[[ EXTRACTED TEXT open ]]

Emotional States and ‘Dreamachines’

Symposium:


Session Title:

  • Bio-Mediations

Presentation Title:

  • Emotional States and ‘Dreamachines’

Presenter(s):



Venue(s):



Abstract:

  • Consider how technology has created new approaches to the medication, assessment, and simulation of emotional states. Chemicals act on neurotransmitter systems and influence behavior, obscuring the differences between what is innate to the body and what is extrinsic; imaging technology seeks to identify emotional ‘truth’ through indications related to blood flow; and emotion-recognition software is being perfected. In contrast to these goals, I consider how art can offer access to the rich cultural questions surrounding affect that are posed by our increasing abilities to erode boundaries through technology.

    The desire for altered states of mind whether through plants, fungi, ‘dreamachines’ with flickering lights, or drugs has existed in many societies. One manifestation was Bryon Gysin’s psychedelic ‘dreamachine’ of the 1960s. Gysin’s machine was meant to induce trance, produce hypnagogic images, and alter brain wave activity. It may have been prompted by his experiences with LSD, which is structurally-related to a lethal fungus identified as ergot (Saint Anthony’s Fire). Like LSD, exotic myths attend ergot, ranging from Eleusyian rites to the Salem Witch trials. In a sense, one culture’s bane (the ergot fungus during the Middle Ages) became the counter culture’s ‘dreamachine’ (ergot’s related drug, LSD).

[[ EXTRACTED TEXT closed ]]
[[ DATA TO EXAMINE open ]]

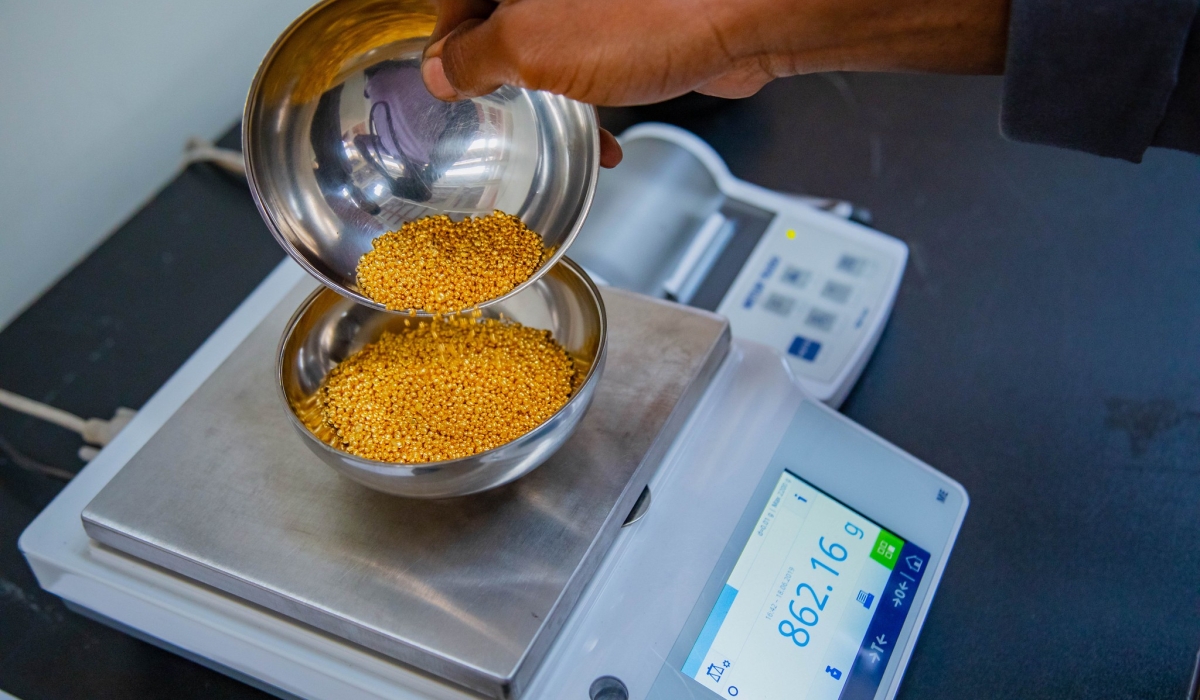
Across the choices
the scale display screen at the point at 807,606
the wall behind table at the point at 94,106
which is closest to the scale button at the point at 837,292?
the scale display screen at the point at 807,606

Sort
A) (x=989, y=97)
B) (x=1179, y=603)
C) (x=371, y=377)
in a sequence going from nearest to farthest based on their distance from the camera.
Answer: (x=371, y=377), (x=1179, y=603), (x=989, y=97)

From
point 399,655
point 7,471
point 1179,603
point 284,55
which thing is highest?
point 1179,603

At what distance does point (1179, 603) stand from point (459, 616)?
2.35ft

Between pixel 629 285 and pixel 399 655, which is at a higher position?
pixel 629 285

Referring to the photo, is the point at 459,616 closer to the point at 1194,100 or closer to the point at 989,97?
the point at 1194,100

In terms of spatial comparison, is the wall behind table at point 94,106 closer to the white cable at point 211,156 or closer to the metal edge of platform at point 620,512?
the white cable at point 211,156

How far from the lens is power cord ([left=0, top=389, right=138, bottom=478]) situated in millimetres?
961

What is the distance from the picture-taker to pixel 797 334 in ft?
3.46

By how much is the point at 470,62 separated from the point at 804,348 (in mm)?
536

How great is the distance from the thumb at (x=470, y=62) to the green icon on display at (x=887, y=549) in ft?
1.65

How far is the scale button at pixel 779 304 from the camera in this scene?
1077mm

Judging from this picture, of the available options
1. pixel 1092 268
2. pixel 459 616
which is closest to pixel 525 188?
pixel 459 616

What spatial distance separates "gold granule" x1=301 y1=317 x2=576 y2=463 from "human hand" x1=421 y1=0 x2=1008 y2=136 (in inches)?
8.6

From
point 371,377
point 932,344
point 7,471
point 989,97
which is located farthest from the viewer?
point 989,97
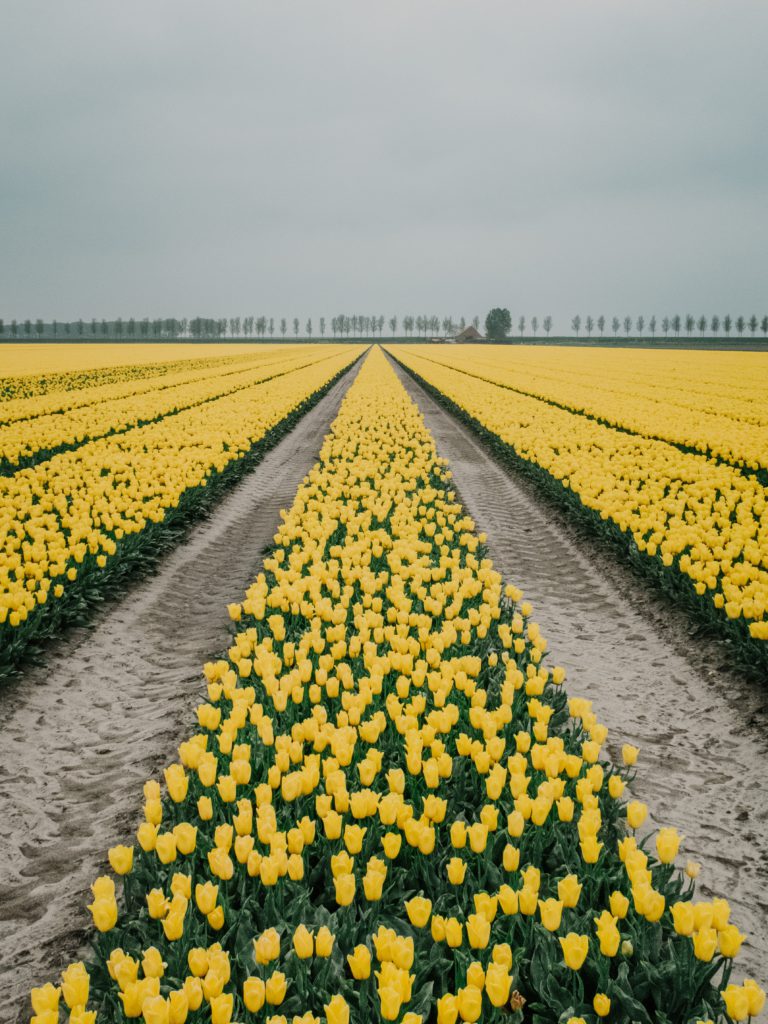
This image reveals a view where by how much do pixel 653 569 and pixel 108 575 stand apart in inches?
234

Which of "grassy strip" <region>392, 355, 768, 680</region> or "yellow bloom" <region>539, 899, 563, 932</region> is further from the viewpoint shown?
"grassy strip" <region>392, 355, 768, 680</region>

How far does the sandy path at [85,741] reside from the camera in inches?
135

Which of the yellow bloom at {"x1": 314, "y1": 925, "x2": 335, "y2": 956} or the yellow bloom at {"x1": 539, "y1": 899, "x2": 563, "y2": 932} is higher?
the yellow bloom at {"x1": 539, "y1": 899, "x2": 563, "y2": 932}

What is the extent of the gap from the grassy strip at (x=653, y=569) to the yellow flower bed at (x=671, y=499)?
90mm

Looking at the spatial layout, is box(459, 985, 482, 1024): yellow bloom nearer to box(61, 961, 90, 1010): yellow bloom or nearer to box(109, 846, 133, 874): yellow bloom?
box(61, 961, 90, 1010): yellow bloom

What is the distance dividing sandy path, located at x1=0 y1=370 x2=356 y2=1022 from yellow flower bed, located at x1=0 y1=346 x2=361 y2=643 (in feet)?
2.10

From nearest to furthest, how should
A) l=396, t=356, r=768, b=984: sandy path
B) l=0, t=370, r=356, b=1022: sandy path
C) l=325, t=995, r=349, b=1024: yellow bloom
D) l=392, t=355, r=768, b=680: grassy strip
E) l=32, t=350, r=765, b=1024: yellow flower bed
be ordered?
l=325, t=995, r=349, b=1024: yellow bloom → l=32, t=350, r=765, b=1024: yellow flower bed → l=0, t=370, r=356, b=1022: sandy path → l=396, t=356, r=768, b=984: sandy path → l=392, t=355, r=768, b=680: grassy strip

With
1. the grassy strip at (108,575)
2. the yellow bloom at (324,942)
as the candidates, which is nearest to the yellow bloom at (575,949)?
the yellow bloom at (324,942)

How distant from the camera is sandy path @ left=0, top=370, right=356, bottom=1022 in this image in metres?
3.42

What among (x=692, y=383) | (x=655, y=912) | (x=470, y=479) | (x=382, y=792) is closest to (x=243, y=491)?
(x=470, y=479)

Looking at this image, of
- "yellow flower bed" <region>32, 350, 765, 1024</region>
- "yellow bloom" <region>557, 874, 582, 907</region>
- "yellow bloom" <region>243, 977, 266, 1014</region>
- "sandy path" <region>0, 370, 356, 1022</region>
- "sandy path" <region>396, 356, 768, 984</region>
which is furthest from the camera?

[[ DATA TO EXAMINE closed ]]

TASK =>
In the abstract on emotional states and "dreamachines," what was Gysin's machine meant to do?

REPLY TO THE EXERCISE =>
It was meant to induce trance, produce hypnagogic images, and alter brain wave activity.